Finding Ways to Heal
There is no easy answer to conquering either one of these illnesses, alone or combined, but there are things you can do to help yourself.
Seek a Strong Support System
Building a strong support system is where it all starts. Talk to others about your fears and your sadness. A few people you can turn to for support:
- Friends.
- Family.
- Your primary care doctor.
- A licensed counselor.
If you are feeling overwhelmed or having an anxiety attack, you can also call the National Suicide Prevention Lifeline for help at (800) 273-8255.
Double Down on Self-Care
Self-care is a powerful tool when fighting depression and anxiety.

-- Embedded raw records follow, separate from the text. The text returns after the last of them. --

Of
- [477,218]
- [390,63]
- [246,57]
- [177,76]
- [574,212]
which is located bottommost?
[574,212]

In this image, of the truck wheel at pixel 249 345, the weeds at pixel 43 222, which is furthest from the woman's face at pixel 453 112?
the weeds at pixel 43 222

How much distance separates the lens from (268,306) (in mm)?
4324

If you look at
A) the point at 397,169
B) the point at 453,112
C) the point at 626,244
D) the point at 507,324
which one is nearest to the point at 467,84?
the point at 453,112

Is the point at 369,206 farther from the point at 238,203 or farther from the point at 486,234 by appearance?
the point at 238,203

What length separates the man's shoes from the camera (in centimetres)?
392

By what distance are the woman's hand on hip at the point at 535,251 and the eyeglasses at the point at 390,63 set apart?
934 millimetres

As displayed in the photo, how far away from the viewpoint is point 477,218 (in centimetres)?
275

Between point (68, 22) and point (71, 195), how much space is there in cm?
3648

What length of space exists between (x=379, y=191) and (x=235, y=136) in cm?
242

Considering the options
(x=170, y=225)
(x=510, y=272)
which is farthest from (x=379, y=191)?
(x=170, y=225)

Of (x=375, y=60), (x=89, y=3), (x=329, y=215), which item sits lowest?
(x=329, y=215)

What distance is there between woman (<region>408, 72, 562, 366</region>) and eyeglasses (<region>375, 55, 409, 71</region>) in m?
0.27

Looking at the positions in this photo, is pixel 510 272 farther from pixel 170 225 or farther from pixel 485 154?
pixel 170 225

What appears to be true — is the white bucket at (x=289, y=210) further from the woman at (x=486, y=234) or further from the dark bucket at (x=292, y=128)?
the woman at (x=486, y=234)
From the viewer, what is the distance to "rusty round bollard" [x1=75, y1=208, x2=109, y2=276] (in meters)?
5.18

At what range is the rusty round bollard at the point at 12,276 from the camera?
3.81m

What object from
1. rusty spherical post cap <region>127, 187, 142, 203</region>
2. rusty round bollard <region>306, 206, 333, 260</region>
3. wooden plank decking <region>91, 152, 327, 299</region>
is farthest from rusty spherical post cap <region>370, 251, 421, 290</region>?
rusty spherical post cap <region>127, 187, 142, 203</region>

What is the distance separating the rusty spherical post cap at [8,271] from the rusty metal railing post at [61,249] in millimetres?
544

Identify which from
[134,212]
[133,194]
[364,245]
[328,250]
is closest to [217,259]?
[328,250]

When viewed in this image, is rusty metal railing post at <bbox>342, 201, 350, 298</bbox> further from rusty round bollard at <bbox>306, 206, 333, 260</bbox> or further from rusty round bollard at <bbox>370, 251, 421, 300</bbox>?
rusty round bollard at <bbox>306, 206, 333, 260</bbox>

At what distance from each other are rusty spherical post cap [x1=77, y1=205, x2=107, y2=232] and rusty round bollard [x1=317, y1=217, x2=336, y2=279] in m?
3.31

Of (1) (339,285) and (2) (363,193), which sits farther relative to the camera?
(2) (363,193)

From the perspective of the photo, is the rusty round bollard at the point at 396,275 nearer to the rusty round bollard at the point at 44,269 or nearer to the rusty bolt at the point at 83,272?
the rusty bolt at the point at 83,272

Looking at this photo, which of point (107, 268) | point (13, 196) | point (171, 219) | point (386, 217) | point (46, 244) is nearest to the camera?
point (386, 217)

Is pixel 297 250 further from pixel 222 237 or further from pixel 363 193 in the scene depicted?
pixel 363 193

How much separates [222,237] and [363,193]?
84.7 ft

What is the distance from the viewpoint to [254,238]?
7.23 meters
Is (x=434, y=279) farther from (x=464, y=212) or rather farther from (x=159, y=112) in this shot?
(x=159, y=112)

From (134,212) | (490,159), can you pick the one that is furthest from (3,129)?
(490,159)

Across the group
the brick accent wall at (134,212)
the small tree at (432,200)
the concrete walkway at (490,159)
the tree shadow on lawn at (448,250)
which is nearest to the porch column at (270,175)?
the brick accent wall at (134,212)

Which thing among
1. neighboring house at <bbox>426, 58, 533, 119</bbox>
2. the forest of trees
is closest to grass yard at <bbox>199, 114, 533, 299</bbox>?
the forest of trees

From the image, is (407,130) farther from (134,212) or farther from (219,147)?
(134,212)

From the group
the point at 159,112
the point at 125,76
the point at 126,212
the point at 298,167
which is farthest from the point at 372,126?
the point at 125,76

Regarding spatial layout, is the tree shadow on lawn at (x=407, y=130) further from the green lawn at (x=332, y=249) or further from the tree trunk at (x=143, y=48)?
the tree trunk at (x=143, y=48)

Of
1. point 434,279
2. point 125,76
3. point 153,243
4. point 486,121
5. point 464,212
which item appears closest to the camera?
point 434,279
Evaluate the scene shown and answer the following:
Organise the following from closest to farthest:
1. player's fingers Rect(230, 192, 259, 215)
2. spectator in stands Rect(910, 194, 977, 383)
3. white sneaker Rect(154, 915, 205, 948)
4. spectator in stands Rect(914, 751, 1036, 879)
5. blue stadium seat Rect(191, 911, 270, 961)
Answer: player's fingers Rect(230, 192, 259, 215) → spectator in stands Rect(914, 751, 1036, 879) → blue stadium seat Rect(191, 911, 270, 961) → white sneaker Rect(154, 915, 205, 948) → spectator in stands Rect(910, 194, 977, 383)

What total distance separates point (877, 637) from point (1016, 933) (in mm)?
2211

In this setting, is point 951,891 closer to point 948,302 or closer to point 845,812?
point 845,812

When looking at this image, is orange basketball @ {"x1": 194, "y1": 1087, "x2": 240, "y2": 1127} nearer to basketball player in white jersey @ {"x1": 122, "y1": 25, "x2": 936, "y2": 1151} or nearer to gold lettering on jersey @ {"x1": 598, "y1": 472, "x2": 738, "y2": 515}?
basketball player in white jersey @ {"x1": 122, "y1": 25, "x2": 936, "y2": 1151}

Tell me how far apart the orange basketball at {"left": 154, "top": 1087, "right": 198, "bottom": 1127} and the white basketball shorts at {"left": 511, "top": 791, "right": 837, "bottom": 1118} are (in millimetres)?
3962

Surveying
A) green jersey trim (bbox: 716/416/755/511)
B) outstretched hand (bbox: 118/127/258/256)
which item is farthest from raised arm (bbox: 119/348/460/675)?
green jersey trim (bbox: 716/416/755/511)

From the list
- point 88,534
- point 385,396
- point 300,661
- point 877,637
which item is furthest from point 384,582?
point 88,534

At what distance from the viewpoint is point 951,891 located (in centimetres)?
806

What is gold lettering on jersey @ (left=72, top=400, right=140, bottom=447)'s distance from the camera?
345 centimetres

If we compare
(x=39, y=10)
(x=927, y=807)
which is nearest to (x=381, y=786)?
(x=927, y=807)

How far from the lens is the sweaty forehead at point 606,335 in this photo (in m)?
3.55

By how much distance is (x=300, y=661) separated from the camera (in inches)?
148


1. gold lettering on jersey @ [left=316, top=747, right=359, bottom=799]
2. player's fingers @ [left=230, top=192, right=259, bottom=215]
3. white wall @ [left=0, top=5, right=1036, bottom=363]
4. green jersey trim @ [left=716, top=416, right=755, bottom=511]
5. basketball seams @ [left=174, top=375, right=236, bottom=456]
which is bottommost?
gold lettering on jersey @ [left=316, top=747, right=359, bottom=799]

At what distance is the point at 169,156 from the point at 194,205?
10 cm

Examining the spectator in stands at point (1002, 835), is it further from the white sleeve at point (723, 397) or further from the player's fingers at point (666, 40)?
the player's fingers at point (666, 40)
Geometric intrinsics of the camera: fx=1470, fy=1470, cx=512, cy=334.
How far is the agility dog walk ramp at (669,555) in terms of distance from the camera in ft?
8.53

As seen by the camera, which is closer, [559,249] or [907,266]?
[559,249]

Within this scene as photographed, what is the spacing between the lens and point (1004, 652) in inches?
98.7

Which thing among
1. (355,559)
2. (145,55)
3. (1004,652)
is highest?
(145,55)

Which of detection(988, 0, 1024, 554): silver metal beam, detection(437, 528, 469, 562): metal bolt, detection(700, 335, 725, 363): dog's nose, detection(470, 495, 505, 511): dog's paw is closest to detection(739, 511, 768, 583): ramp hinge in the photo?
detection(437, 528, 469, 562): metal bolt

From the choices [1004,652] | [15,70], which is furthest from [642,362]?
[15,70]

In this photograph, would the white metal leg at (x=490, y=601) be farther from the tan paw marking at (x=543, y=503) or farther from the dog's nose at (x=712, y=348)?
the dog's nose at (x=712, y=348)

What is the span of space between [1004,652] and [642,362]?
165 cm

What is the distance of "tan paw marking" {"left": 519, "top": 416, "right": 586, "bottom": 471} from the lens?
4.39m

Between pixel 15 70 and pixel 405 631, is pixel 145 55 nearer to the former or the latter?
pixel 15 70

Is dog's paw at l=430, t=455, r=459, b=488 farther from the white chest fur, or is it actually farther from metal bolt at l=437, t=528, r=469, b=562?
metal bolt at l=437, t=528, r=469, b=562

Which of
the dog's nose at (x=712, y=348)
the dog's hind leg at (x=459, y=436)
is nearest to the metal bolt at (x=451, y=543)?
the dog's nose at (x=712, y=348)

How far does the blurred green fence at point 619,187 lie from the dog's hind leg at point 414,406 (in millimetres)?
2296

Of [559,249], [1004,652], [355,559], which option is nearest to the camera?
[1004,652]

It is really up to you to find ways to control your moods and feel better. How you treat yourself has a big influence on how you feel. Start by developing healthy and smart daily habits. Focus on
- Good hygiene.
- Getting plenty of sleep.
- Finding a diet that helps to energize you.
Add to that putting yourself in safe and healthy home and social environments, those that are uplifting and calming, as opposed to stressful or depressing. Reassess your relationships to determine whether they are supportive and help you move forward. Avoid people and situations that bring you down or foster negativity.
Look for ways to express your feelings openly, as well. For some people, it can be something as simple as keeping a journal to chronicle your thoughts. Consider a creative outlet that not only allows you to channel your feelings but works to distract your thoughts and relax you at the same time. Hobbies like painting, drawing, photography and even singing are all valid expressions that can help improve how you feel not just about yourself, but about the world in general.
Gather some self-soothing tools to help during bad episodes:
- Mindfulness techniques that engage the senses. Mindful cooking and eating, soothing touch and relaxing smells. Something as easy as floating in a bathtub full of water can calm your nerves and lift your spirits.
- Get moving. Exercise is the body’s natural mood enhancer. Cardiovascular exercise releases endorphins that make you feel good. Go out and take a walk or bike ride when you are feeling down. It's an effective way to offset a bad day.
- Master some relaxation techniques. Try deep breathing exercises, take a bubble bath or practice tensing every muscle in your body individually and then slowly letting go of that tension.
- Make a connection. Today's world is full of opportunities to connect. Go online and chat with a friend via social media. Share a picture that inspires you and just talk about life in general. Call a family member to engage your support system, too.
If you prefer a little time away from home, how about volunteering at the nearest animal shelter or food kitchen? You can give back and help others along the way. That feeling of sharing your time is a useful way to keep your mood stable and your mind clear.
Keep in mind, there is no easy answer to healing. One day you will feel good, but the next one brings back all those feelings you thought were gone. Learn to process your feelings as they happen and understand that things are what you make of them. There is no rule that says you have to feel anything but what you do as long as you address how you feel.
Moving forward is the hardest part of managing depression and anxiety. These moods become familiar to you, so you latch onto them instead of facing the uncertainty that healing brings. Break free of that comfort zone and move on to good mental health and happiness by first learning the signs of depression and anxiety and then how to leave them behind.